What you will do: What you return must match the entries word for word, minus the pictures.

Records for the task:
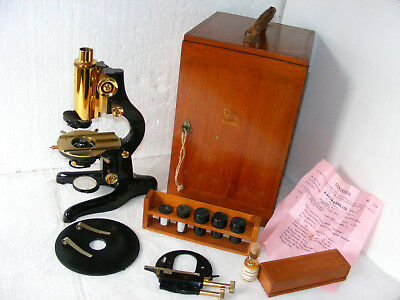 "Superb  Watson  ""patna""  Microscope  With Two  Removable  Stages &  Accessories"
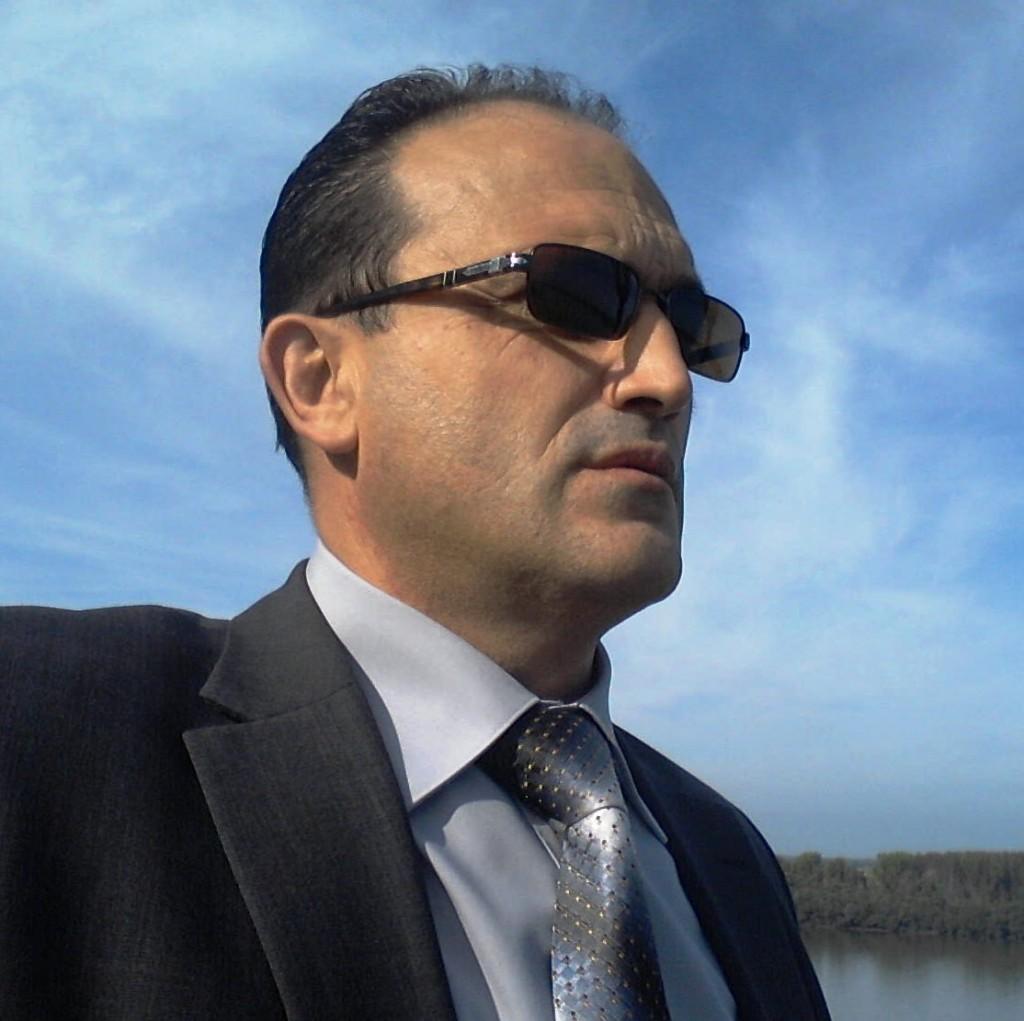 Procenitelj nekretnina i sudski veštak Zoran Djuric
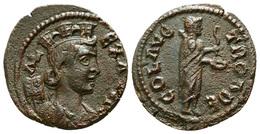 Troas Alexandrie 5,15 G (BMC 38) - Griekenland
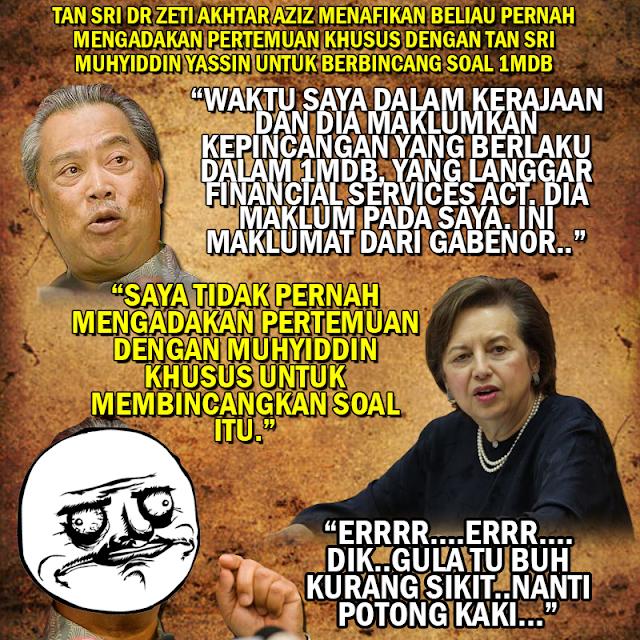 """#1MDB """"Saya tidak pernah mengadakan pertemuan dengan Muhyiddin"""" - Zeti Aziz"""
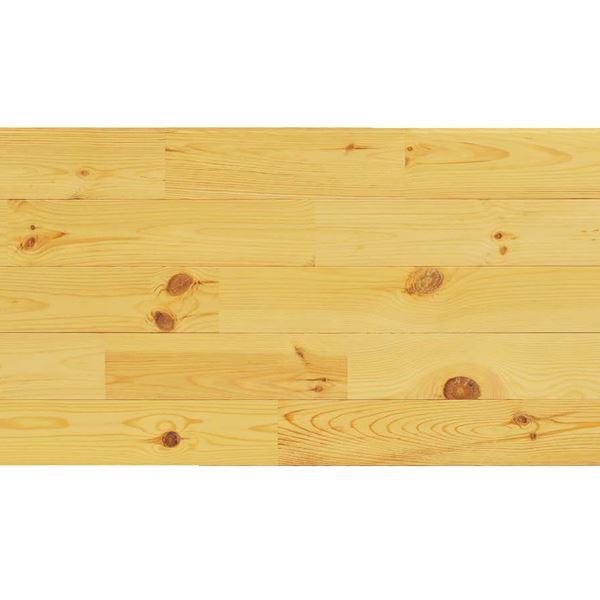 天然木部材 あづみの松 節有グレード Tコート塗装 幅152mm 6枚入り 受注生産 (クリア) #WPFL0614
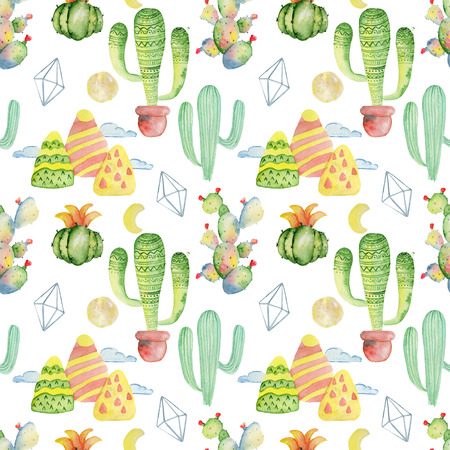 Watercolor cactus seamless pattern Hand drawn background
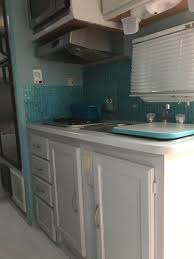 what is the best paint for rv cabinets how to paint cer walls and cabinets step by step guide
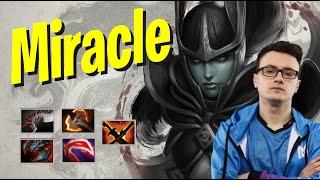 Miracle - Phantom Assassin | vs Ceb | Dota 2 Pro Players Gameplay | Spotnet Dota 2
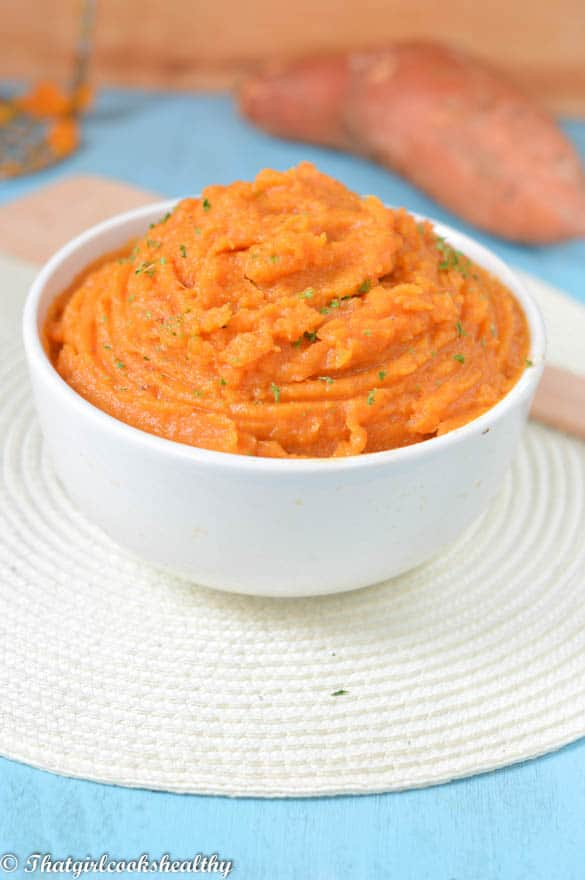 Easy mashed sweet potatoes vegan That Girl Cooks Healthy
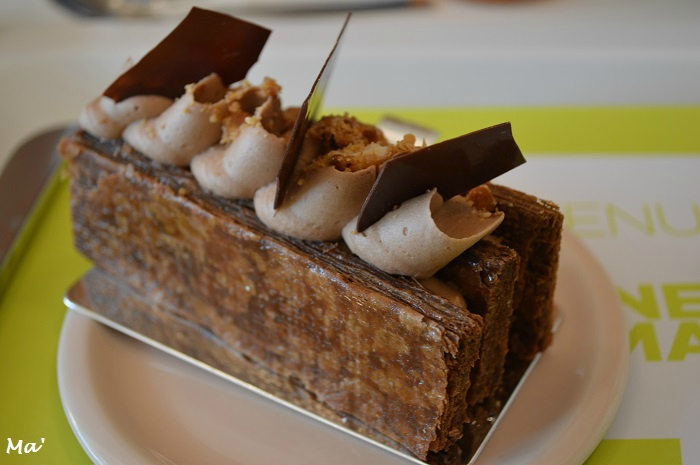 161210_millefeuille_ASPic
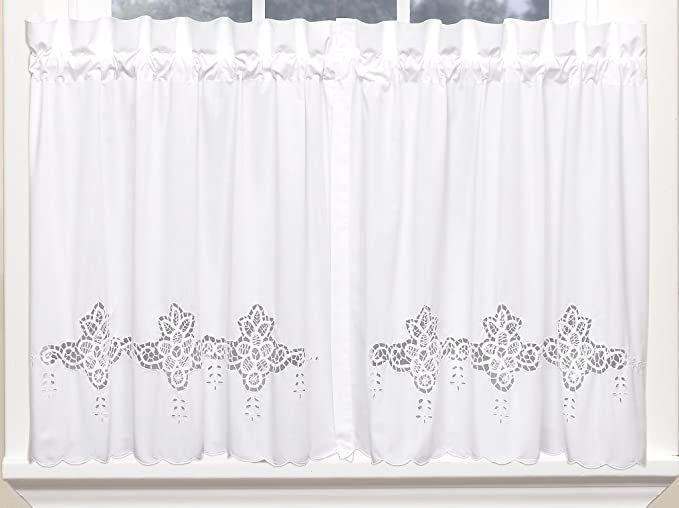 Amazon Com Sarah Battenburg Hand Guided Cutwork 60wx30l Tier Pair White Home Kitchen Lace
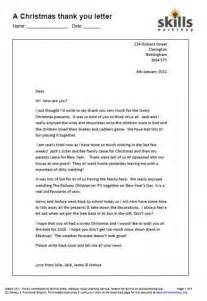 a thank you letter functional skills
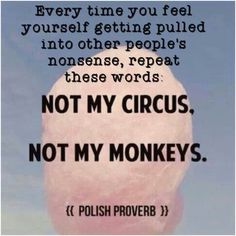 Not my circus. Not my monkeys.1. Does this situation really involve me? 2. If the situation doesn't really involve me, what is my motivation for getting involved? 3. What will it cost me to get involved? We're talking time, money, stress, etc. 4. Can I really bring something to the table that will help all parties get to a better resolution? 5. What will happen if I decline to participate in this situation?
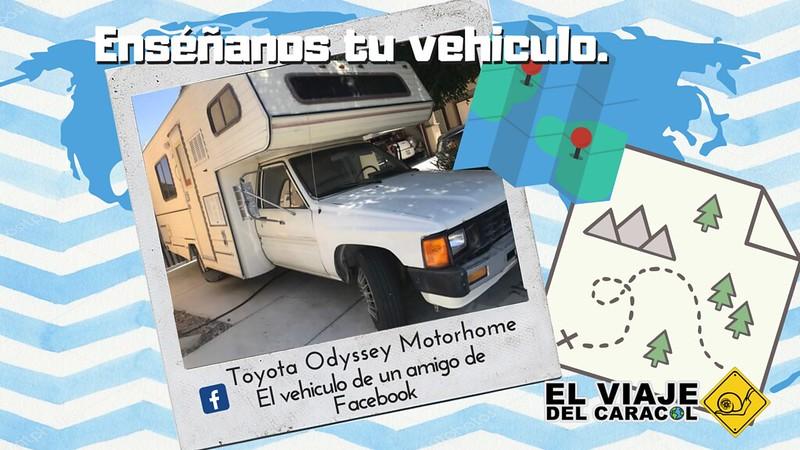 Toyota Odyssey Motorhome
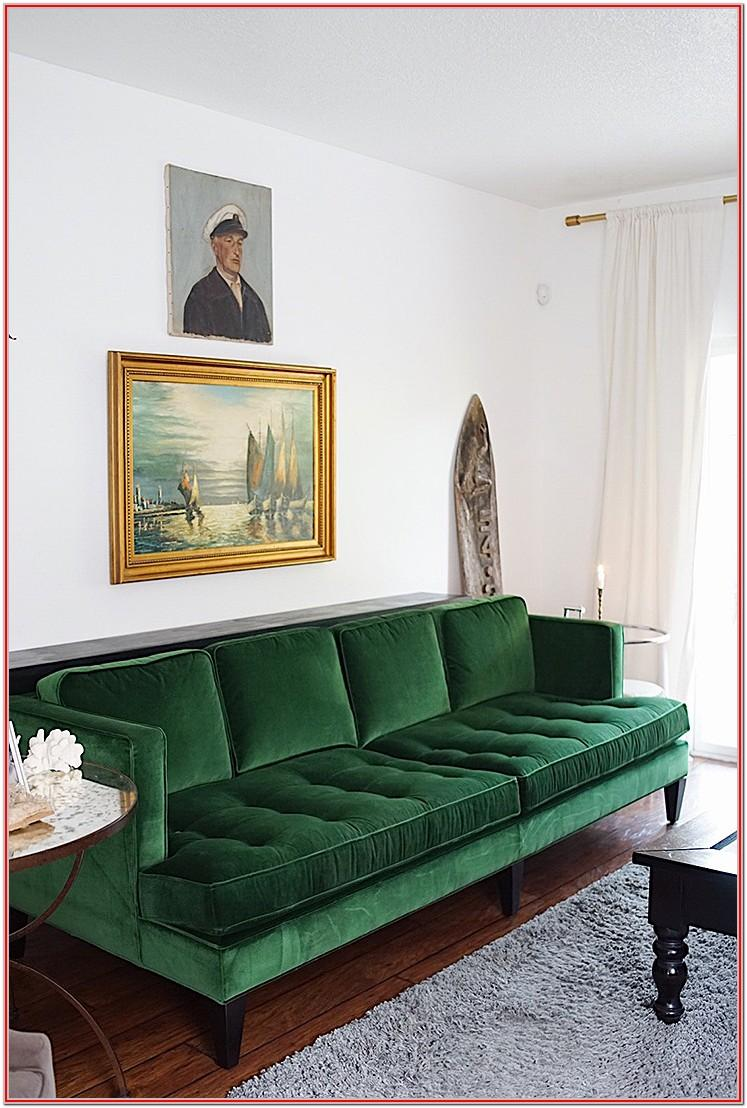 Living Room Green Velvet Chair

Finished task:
 "Superb  Watson  ""patna""  Microscope  With Two  Removable  Stages &  Accessories"
 Procenitelj nekretnina i sudski veštak Zoran Djuric
 Troas Alexandrie 5,15 G (BMC 38) - Griekenland
 """#1MDB """"Saya tidak pernah mengadakan pertemuan dengan Muhyiddin"""" - Zeti Aziz"""
 天然木部材 あづみの松 節有グレード Tコート塗装 幅152mm 6枚入り 受注生産 (クリア) #WPFL0614
 Watercolor cactus seamless pattern Hand drawn background
 what is the best paint for rv cabinets how to paint cer walls and cabinets step by step guide
 Miracle - Phantom Assassin | vs Ceb | Dota 2 Pro Players Gameplay | Spotnet Dota 2
 Easy mashed sweet potatoes vegan That Girl Cooks Healthy
 161210_millefeuille_ASPic
 Amazon Com Sarah Battenburg Hand Guided Cutwork 60wx30l Tier Pair White Home Kitchen Lace
 a thank you letter functional skills
 Not my circus. Not my monkeys.1. Does this situation really involve me? 2. If the situation doesn't really involve me, what is my motivation for getting involved? 3. What will it cost me to get involved? We're talking time, money, stress, etc. 4. Can I really bring something to the table that will help all parties get to a better resolution? 5. What will happen if I decline to participate in this situation?
 Toyota Odyssey Motorhome
 Living Room Green Velvet Chair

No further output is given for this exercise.